======== TEXT PROVIDED

# MOB self rescue



## hpeer (May 14, 2005)

So this French commercial fisherman falls overboard but hangs onto some gear while the boat on AP takes him back to harbor where he is rescued.

Quite a story, VERY lucky guy.

https://www.bbc.com/news/uk-england-cornwall-46700355


----------



## elliowb (Jun 8, 2015)

hpeer said:


> So this French commercial fisherman falls overboard but hangs onto some gear while the boat on AP takes him back to harbor where he is rescued.
> 
> Quite a story, VERY lucky guy.

================
======== RAW DATA

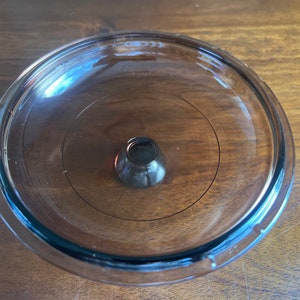 May include: A transparent glass lid with a dark brown knob in the centre. The lid is circular with a slightly raised edge and a circular design. The knob is cone-shaped and appears to be made of the same glass material.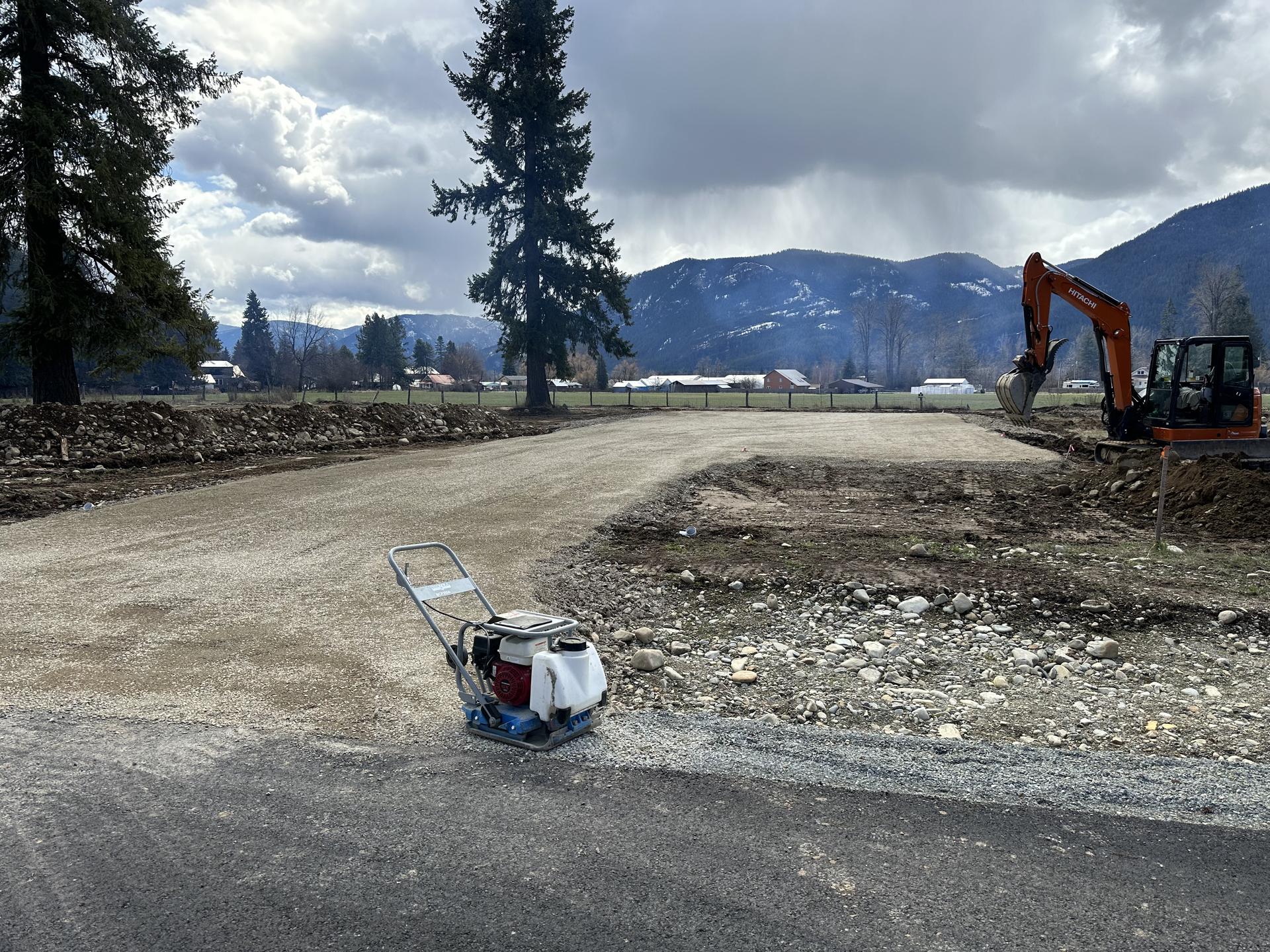 Plate compactor finishing gravel driveway with excavator and Sandpoint mountains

================

PROBLEMS TO SOLVE —
#1 Repeat the portion of the forum thread starting with "## hpeer (May" and going on through "(Jun 8, 2015)", word for word.
#2 Which words in the forum thread are written entirely in capital letters? List each one once.
#3 Pick up the forum thread about the fisherman who fell overboard and keep it going from its last line.
The material above stands apart from the forum thread.

RESULTS BY TASK —
#1
## hpeer (May 14, 2005)

So this French commercial fisherman falls overboard but hangs onto some gear while the boat on AP takes him back to harbor where he is rescued.

Quite a story, VERY lucky guy.

https://www.bbc.com/news/uk-england-cornwall-46700355


----------



## elliowb (Jun 8, 2015)

#2 MOB, AP, VERY

#3
> 
> https://www.bbc.com/news/uk-england-cornwall-46700355


That reminds me of another VERY lucky sailor up on Lake Ontario. The news article only tells half of the story (https://www.niagara-gazette.com/new...cle_05ce491e-2f7a-51e6-8bbc-c1e2b07bebe7.html). The rest of the story, if I remember it correctly, is from my sailmaker (who is also the sailmaker of the man who went overboard) and friend who spoke to the sailor. Apparently he was standing up on the stern taking pictures of the large waves when he went over. Luckily, he was wearing an LTE watch (of course he should have had a PLB, VHF, and not been standing in such a precarious position too) and made the call on it. Further, his auto pilot was set to a waypoint at his slip, which is of course behind a breakwater. But, after he was deposited on shore by the Coast Guard, his boat had gently run aground before being foundered on the breakwater and was just outside his marina, awaiting his return.

He should have purchased a lottery ticket that day as well.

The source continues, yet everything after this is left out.